An Employment Tribunal has today ruled that two Uber drivers who brought test cases against the company were ‘workers’ and were therefore entitled to holiday pay and to be paid at least the National Minimum Wage while working.

In UK law, having ‘worker’ status is a passport to a range of employment rights such as the national minimum wage, holiday pay and access to a pension scheme, although the full array of employment rights, including statutory sick pay and protection against unfair dismissal, is reserved for the narrower category of workers commonly referred to as ‘employees’.

For a non-employee to qualify for worker status there must be a contract between the individual and the ‘employer’ under which the individual undertakes to do work personally, and the ‘employer’ must not be a client or customer of a business operated by the individual. The Tribunal found those conditions satisfied on the facts of the case. It followed that the drivers had made out their case for worker status.

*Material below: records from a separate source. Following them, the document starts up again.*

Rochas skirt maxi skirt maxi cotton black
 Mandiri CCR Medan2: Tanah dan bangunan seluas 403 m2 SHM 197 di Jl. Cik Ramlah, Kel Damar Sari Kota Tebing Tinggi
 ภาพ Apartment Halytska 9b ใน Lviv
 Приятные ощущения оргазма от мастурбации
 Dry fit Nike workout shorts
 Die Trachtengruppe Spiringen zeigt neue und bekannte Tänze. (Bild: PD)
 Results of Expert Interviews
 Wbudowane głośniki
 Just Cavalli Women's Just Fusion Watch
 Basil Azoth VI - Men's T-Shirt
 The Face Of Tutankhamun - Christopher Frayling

The fact that the Uber claimants have won their claim for worker status does not mean that cases brought by others who work in the on-demand economy will meet with the same success. Indeed it is notable that the Tribunal did not doubt that Uber could have, in principle, created a business model that did not involve the drivers having worker status. Each case will depend on the specific terms and arrangements between the individual and the company they work for. Nevertheless other firms who rely heavily on the ‘on demand’ freelance workforce will be watching cases like this keenly for any emerging trends that could have a significant impact on their business model.